An involved college community can be positive and powerful. But somewhere along the way, It starts to become personal. We are taught that our successes on campus make us better people, thus more happy and worthy people. We start evaluating people based on the surface. We start to believe that people are only as good as the recognition they receive.

The problem with external validation is that it never adds up. It is passing. It is never enough. The desire to be validated becomes stronger and stronger until we start to do things because of the immediate gratification we receive in return instead of doing them because we want to. It becomes mindless and robotic.

I don’t think the need for validation is exclusive in college culture.
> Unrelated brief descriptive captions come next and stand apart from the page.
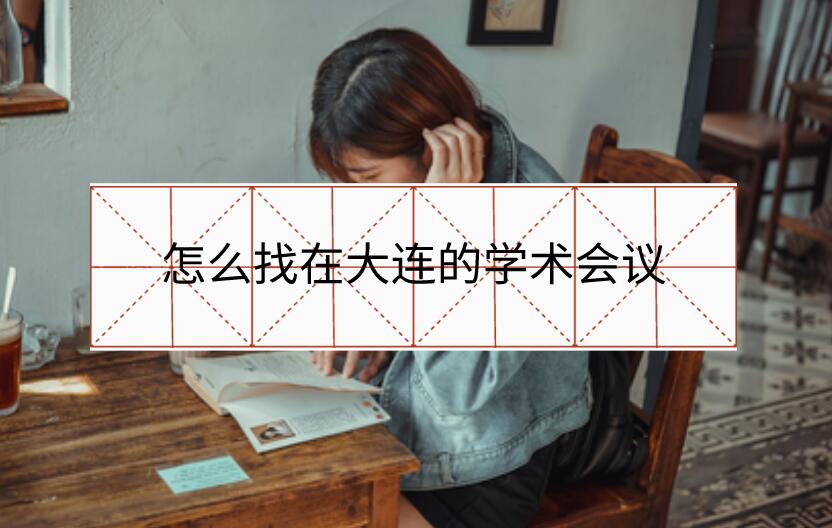 怎么找在大連的學術會議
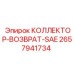 2657941734 КОЛЛЕКТОР-ВОЗВРАТ-SAE Epiroc
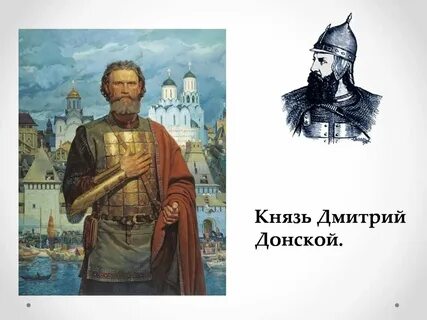 Жизнь князя дмитрия донского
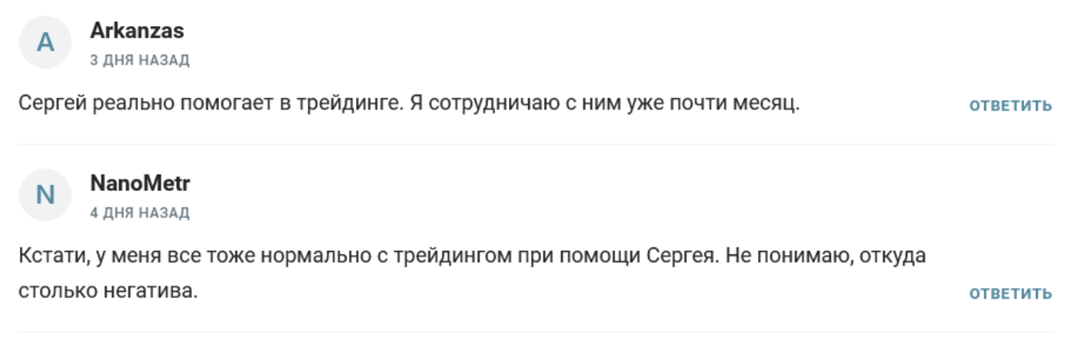 Диджитал клаб телеграмм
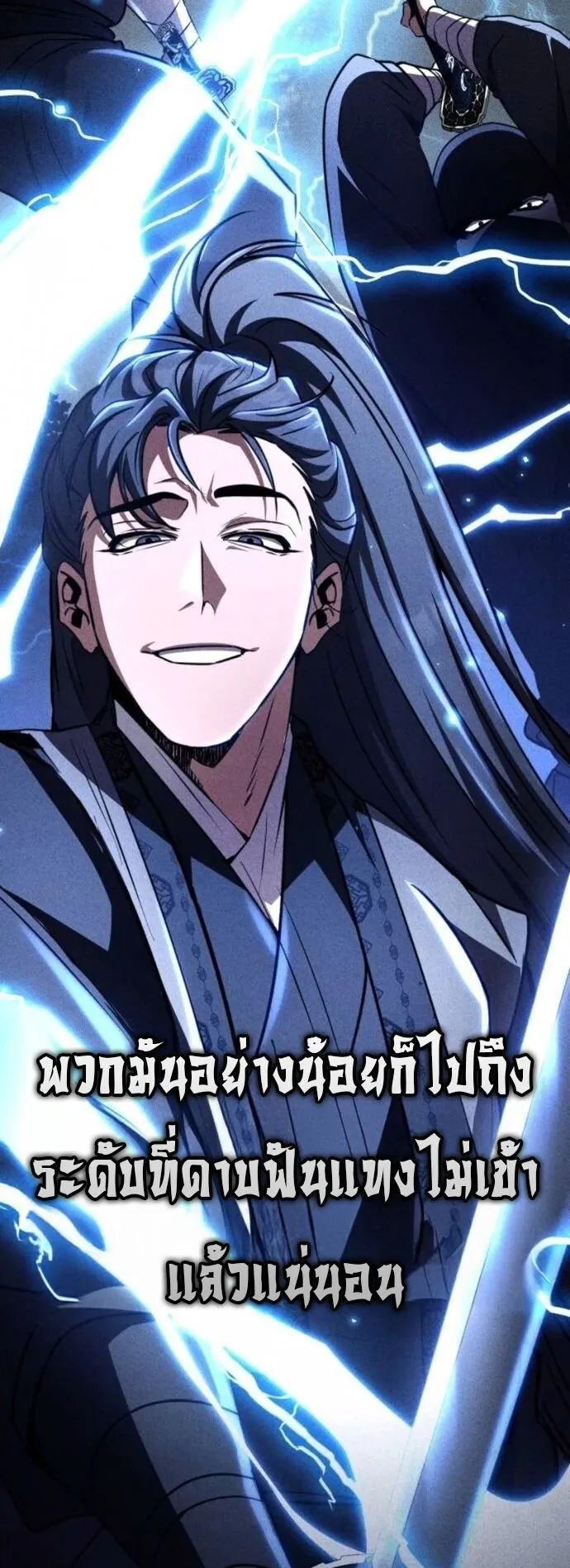 Reincarnation of the Fist King ตอนที่ 18 หน้า 92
I think it is only a taste of reality; a preview of how the rest of society is structured. Numbers accurately measure concepts and objects. The one thing numbers cannot precisely measure are human beings. The complexity of humans cannot be compared and contrasted. Lived experiences cannot be calculated. Humans grow and evolve in too many ways to be classified in a single, linear path. Why do we insist that the things outside of ourselves make us better people?
External validation convinced me that my most vulnerable self-was dark and ugly. That I was nothing without everything around me. For a while, I feared the person I was when I was stripped of my achievements. But now, in the middle of the night, when there is no one around or nothing is going on, I reflect on the person I am. Seeing myself with nothing- as nothing- has made me realize there is so much more to me than what is sitting on the surface.